Quelques personnes se déplacèrent me dégageant enfin la vue sur le président. Là, d’un coup, j’avais eu l’impression de perdre le sens des réalités et je m’étais arrêtée. Sinshy tout fier à la place d’honneur, ça n’allait pas. C’était le président Eysky qui aurait dû être là. Bien sur, je savais qu’il était mort et que cette tête d’œuf l’avait remplacé, mais peut-être qu’avant ce moment, je ne l’avais pas vraiment réalisé. D’un coup, ce n’était plus des paroles, c’était la réalité que j’avais devant moi. C’était fini les airs désespérés d’Eysky dès que je faisais une bêtise, ses tentatives ridicules pour obtenir mon amitié dans l’espoir que j’agisse sur Plume à son avantage, ses grands discours sur ses espoirs pour les Maÿcentres auxquels il croyait avec tant de ferveur. Celui que j’avais devant moi n’essayerait pas de me convaincre de quoi que ce soit, ni même de discuter.

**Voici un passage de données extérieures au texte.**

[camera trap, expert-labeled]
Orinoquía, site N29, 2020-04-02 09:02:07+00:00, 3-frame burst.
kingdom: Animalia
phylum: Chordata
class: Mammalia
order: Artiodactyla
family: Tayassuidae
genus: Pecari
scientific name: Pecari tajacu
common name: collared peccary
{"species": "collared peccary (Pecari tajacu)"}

Je savais que quelqu’un me parlait mais je n’entendais pas. J’étais comme hypnotisée par le spectacle devant moi. « Alors, Eysky est vraiment mort » murmurai-je tout doucement traversée par une sincère tristesse.

Quelqu’un me tira soudain et m’entraîna vers l’avant. Faire ce qu’on lui dit la petite sorcière. Je poussais un cri en revenant à la réalité devant se déferlement de dégoût.

Le général Gentry commanda à ses hommes de me lâcher avec un affolement qui n’était pas feint mais ils me poussèrent sans ménagement devant eux. Je sentis encore l’impatience de l’homme qui espérait un châtiment exemplaire et je m’écroulai devant le nouveau président.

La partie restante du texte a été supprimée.